On inflation, the Ministry of Finance said Pakistan’s inflation rate is driven by the international commodity prices, exchange rate, seasonal factors, and economic agents’ expectations concerning the future developments of these indicators.
The year-on-year (YoY) inflation has increased in recent months. This increase in inflation is mainly derived from electricity charges, fuel, house rent, transport, and non-perishable food items among the largest contributors.
The price adjustments were directly and indirectly induced by a recent exceptional increase in international commodity prices and exchange rate movements.
It is expected that MoM inflation will soften in December. International oil prices have retreated somewhat from previous highs. The exchange rate continued to slightly depreciate but the government efforts to dampen the pass-through of high international food prices into domestic retail markets continue.
At present, the government aims to increase agriculture productivity by taking multiple initiatives to ensure food security by countering food inflation in the future.
“The low base effect may contribute to keeping inflation rate of December in double-digit. Although, the forecast probability margins are wide, most likely, YoY inflation is expected to remain in double-digit in December but slightly less than the last month’s number,” the Ministry predicted.
According to Balance of Payment (BOP) data, exports of goods and services increased by around 13 percent in November as compared to October. They have now settled well above the 3 billion USD mark and are expected to climb further in the coming months so as to reach a new higher level for the foreseeable future. This strong export performance is the result of several positive factors.
First, although the cyclical position in the main trading partners as witnessed by the Composite Leading Indicators (CLI) seems to stabilize, the underlying growth trend in those countries remains very strong, following the recovery in their potential output growth.
The main risk factor here is the appearance of Omicron, a new COVID-19 variant, and its effects on economic activity are still unknown. BOP data further indicated that imports of goods and services increased about 5% in November compared to October.

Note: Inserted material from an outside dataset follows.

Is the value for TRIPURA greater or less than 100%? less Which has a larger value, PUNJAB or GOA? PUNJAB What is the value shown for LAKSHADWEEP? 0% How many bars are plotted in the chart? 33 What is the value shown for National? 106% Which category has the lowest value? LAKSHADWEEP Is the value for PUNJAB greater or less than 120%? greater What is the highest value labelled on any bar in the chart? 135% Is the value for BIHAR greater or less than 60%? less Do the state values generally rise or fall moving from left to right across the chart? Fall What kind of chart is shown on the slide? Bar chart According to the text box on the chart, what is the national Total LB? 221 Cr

Strong domestic economic dynamism requires imported energy, capital goods and intermediate goods, necessary in the production process. Furthermore, the recent increase in international commodity prices have inflated the cost of these imported goods. However, imports may settle at lower levels gradually in the coming months.

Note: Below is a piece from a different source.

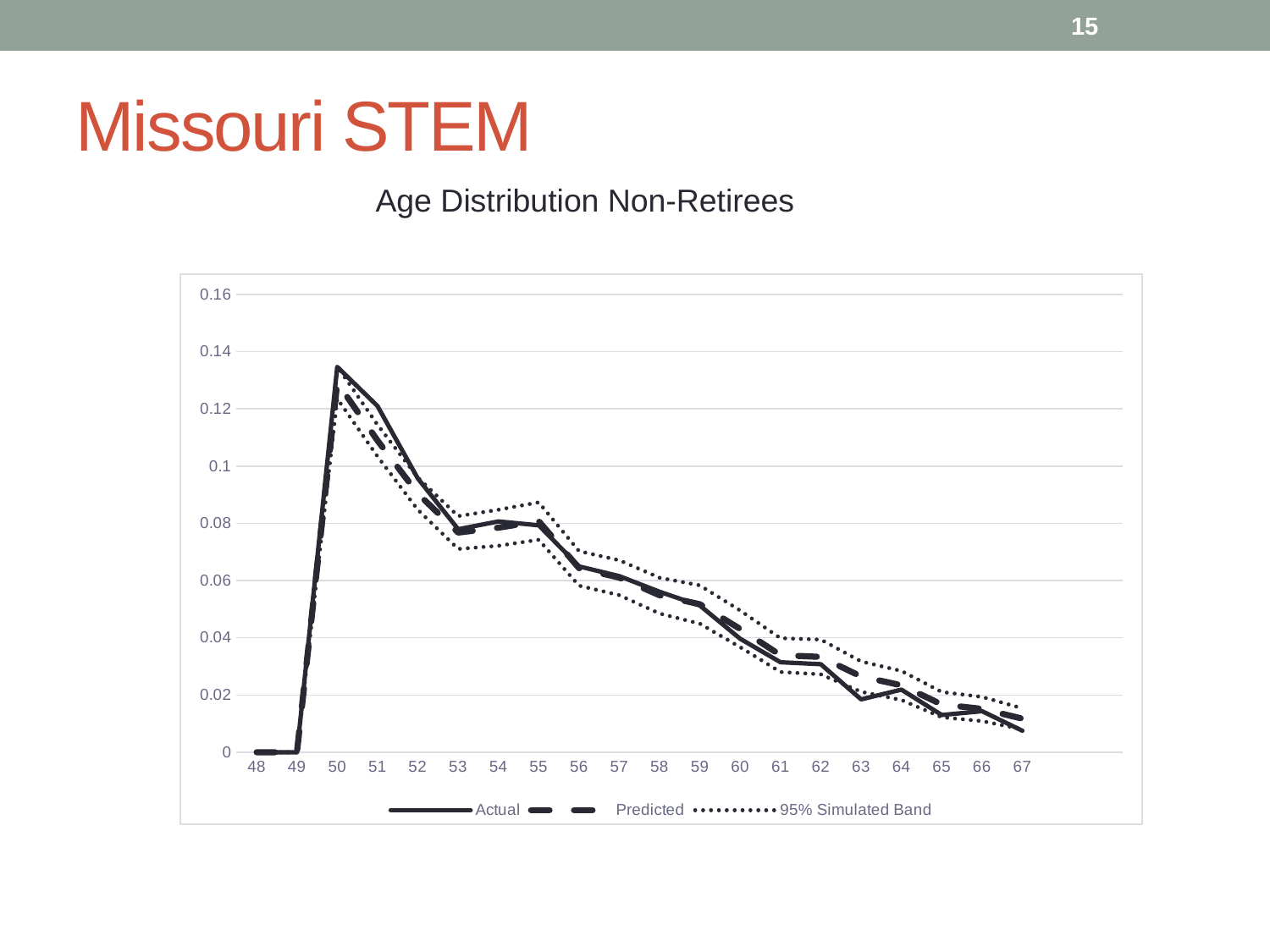
How many series does the legend list? 3 From age 50 to age 67, does the Actual series generally rise or fall? fall Is the Actual value at age 63 greater or less than 0.04? less Is the Actual value at age 67 greater or less than 0.02? less Which is larger, the Actual value at age 50 or at age 55? age 50 Is the Actual value at age 50 greater or less than 0.12? greater At which age does the Actual series reach its highest value? 50 What is the title of the chart? Age Distribution Non-Retirees How many ages are shown along the x axis? 20 What kind of chart is shown on the slide? line chart What is the Actual value at age 48? 0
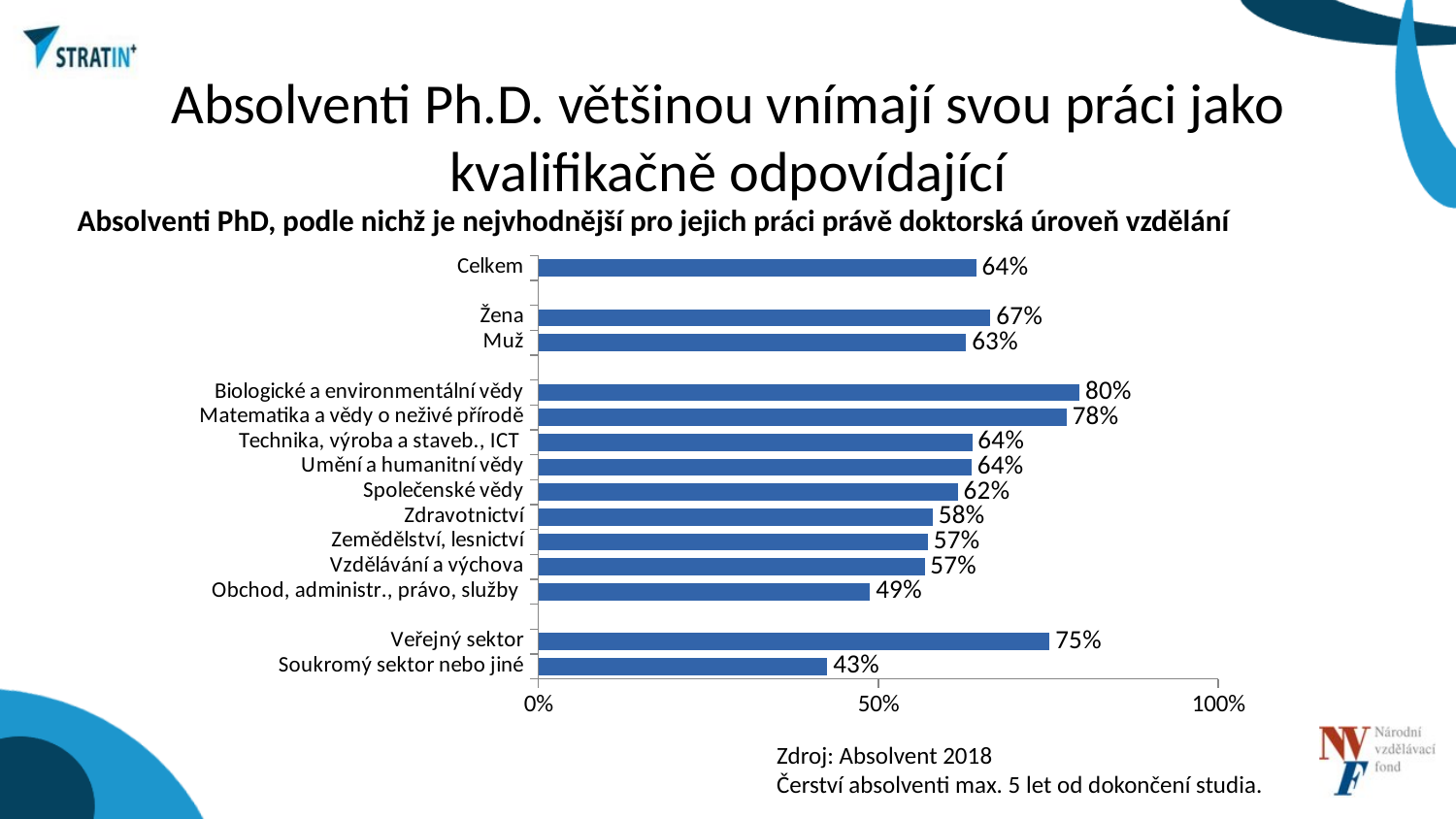
How many bars are shown in the chart? 14 What kind of chart is shown on the slide? bar chart What is the difference between the values for Veřejný sektor and Soukromý sektor nebo jiné? 32% What is the value for Celkem? 64% Which is larger, the value for Matematika a vědy o neživé přírodě or the value for Zdravotnictví? Matematika a vědy o neživé přírodě What is the value for Biologické a environmentální vědy? 80% What is the value for Obchod, administr., právo, služby? 49% Which category has the highest value? Biologické a environmentální vědy What is the difference between the values for Žena and Muž? 4% What is the value for Soukromý sektor nebo jiné? 43% Which category has the lowest value? Soukromý sektor nebo jiné Is the value for Obchod, administr., právo, služby greater or less than 50%? less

Imports are indeed expected to react to higher domestic interest rates, given the historically observed negative interest rate effect on import demand.
Furthermore, the government continues on implementing measures to curb unnecessary imports and to supply domestic alternatives in some markets, especially food products. Also, the baseline scenario is based on a downward correction of international commodity prices.
On the basis of these events, the trade deficit will stabilize in coming months. The expected developments in export and import activities imply that the trade balance may gradually improve in coming months and settle down at significantly lower levels in the second half of the current FY.
The government’s fiscal consolidation efforts are paying off in terms of improved fiscal accounts. During July-Oct FY2022, the growth in net federal revenues outpaced the growth in expenditures.
Resultantly, the fiscal deficit has been brought down to 1.1 percent of GDP during the first four months of FY2022 against 1.7 percent of GDP in the same period last year.